After leaving FUNAI, Bruno Pereira went to work with Univaja, which does not have government “support”. As Andrew Downie writes, “Pereira’s gift for fundraising and bridge-building, coupled with Bolsonaro’s disregard for Funai, means Univaja now has better boats and better equipment than the government body.” Indeed, “Members of Univaja were among the first people on the river to help search for Phillips and Pereira after they went missing on 5 June. Funai had no boats in working order and had to hire launches to assist in the efforts … Univaja is empowering the Indigenous people to look after themselves.” Univaja is about rights. Meanwhile, the government gets on with its projects. The Special Secretary of Culture, former soap opera actor Mário Frias is busy peddling a mad theory of some fabulous underground city called Ratanabá, supposedly lost for more than 450 million years, as a way to distract from real-world murders, right when Elon Musk jets in to discuss rainforest plans (selling the Amazon sky for Musk’s “monitoring” satellites?) with Bolsonaro, “so that the Amazon is known by everyone in Brazil and in the world, to show the exuberance of this region, how we are preserving it, and how much harm those who spread lies about this region are doing to us”.
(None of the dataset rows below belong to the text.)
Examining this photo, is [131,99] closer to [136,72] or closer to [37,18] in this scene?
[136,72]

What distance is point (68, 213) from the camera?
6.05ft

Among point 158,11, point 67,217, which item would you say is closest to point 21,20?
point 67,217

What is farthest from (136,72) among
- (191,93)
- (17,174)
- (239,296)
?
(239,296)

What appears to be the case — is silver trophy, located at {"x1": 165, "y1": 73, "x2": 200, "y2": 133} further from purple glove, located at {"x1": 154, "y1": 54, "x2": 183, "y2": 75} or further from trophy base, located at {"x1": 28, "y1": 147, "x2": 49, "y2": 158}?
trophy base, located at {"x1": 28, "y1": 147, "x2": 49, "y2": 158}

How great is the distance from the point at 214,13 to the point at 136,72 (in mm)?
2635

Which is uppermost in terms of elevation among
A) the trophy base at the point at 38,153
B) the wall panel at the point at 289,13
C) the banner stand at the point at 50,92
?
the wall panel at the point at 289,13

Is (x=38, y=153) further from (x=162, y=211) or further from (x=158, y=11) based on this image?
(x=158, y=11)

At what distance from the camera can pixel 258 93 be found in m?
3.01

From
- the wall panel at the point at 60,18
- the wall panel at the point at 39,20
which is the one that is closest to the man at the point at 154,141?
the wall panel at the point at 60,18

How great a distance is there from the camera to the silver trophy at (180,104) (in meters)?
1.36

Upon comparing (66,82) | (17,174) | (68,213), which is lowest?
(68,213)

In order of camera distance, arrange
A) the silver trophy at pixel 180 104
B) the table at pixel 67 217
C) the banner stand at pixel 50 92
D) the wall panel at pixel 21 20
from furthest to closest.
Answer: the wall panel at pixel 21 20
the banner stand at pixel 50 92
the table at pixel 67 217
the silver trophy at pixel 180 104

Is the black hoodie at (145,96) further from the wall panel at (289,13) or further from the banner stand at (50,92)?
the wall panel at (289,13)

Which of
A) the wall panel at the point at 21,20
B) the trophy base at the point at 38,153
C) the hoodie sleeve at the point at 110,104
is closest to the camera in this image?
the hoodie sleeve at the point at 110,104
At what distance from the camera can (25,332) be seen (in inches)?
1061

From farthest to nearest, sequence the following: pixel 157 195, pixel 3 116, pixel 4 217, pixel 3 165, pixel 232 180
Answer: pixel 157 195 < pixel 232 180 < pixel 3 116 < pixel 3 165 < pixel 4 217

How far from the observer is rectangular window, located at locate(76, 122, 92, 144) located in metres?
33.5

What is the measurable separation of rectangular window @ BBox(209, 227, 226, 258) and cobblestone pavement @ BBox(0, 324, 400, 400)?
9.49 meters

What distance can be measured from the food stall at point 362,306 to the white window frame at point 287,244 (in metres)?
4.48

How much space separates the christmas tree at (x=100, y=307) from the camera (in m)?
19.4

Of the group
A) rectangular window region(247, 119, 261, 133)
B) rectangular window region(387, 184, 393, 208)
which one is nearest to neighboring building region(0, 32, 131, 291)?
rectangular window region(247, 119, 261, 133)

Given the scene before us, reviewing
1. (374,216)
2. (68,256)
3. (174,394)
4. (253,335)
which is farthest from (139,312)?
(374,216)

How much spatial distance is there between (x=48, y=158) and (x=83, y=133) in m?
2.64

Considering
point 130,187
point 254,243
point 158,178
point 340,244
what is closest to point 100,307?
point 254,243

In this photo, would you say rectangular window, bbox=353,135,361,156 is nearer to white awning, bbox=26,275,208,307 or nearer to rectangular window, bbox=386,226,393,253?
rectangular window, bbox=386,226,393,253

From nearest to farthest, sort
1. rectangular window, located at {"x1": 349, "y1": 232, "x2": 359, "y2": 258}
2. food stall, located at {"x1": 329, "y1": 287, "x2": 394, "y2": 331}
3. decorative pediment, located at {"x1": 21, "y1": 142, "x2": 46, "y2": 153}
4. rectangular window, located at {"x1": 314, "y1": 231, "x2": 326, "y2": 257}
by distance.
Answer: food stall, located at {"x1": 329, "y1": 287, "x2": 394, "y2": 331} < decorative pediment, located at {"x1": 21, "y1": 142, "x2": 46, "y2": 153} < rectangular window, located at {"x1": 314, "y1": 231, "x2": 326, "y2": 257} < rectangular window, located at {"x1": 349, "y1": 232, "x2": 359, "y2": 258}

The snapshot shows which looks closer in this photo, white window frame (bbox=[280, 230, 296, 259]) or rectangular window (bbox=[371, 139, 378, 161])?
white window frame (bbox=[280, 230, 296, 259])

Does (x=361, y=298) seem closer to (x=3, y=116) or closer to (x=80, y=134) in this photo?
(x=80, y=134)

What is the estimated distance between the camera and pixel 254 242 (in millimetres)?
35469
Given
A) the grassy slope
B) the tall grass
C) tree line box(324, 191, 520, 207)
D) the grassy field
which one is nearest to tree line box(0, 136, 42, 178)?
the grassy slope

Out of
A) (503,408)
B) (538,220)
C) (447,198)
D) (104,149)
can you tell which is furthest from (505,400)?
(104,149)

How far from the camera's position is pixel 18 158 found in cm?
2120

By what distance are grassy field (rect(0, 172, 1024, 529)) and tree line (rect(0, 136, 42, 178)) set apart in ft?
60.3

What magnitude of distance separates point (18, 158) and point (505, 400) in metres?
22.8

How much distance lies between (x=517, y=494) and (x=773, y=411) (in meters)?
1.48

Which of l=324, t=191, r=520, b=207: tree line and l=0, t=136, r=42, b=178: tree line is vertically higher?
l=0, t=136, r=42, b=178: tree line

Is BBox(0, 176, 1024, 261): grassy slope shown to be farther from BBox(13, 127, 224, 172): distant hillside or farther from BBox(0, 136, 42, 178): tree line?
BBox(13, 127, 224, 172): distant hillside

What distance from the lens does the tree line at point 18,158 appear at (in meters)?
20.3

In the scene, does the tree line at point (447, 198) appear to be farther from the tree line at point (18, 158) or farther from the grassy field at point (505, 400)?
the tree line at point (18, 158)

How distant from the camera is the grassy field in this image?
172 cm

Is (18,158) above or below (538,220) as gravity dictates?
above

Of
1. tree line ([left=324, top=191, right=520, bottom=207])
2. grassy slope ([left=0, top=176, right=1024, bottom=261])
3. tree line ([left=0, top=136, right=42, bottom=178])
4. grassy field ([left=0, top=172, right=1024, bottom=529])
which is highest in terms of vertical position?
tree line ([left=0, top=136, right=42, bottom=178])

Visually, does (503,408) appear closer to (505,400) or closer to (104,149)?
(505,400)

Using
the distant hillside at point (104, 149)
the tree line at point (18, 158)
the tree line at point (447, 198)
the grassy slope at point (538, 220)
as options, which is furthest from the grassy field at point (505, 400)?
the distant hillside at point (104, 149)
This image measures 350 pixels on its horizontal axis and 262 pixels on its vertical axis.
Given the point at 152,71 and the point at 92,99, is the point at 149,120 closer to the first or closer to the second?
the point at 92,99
When American-born and naturalised-Brazilian nun Dorothy Stang, defender of the rainforest and Indigenous people, was murdered by ranchers’ hitmen in 2005, then-president Lula set up an office in Pará to investigate the crime. This time, the criminals felt threatened. With Bolsonaro’s “anything can happen” they feel empowered. Dorothy Stang’s death was a reaction to Lula’s measures to protect the environment. The murders of Bruno and Dom underpin a lawless regime. However, they’ve also raised very important matters that are increasingly being voiced by Indigenous peoples, who are challenging the notion of protection, which has always meant telling them what they can and can’t do, where and how they can and can’t live. They’re demanding full human rights. This isn’t widely reported, but Lula met with Indigenous leaders in August 2021, when more than 5,000 people set up the Struggle for Life camp in Brasília to protest the pseudo-legal “marco temporal” (the Bill of Death) limiting recognised demarcation of Indigenous lands to those that were in their possession or under proven dispute as of 5 October 1988 when the current Constitution came into force. He promised them that, if he wins this year’s elections, he’ll create a Ministry of Indigenous Peoples, to be run by their own representatives, who will manage matters related to their lands and the biomes they include. If this happens, it will be a serious, responsible step forward in fostering human rights and improving the health of the planet. And that’s what Bruno and Dom were working for.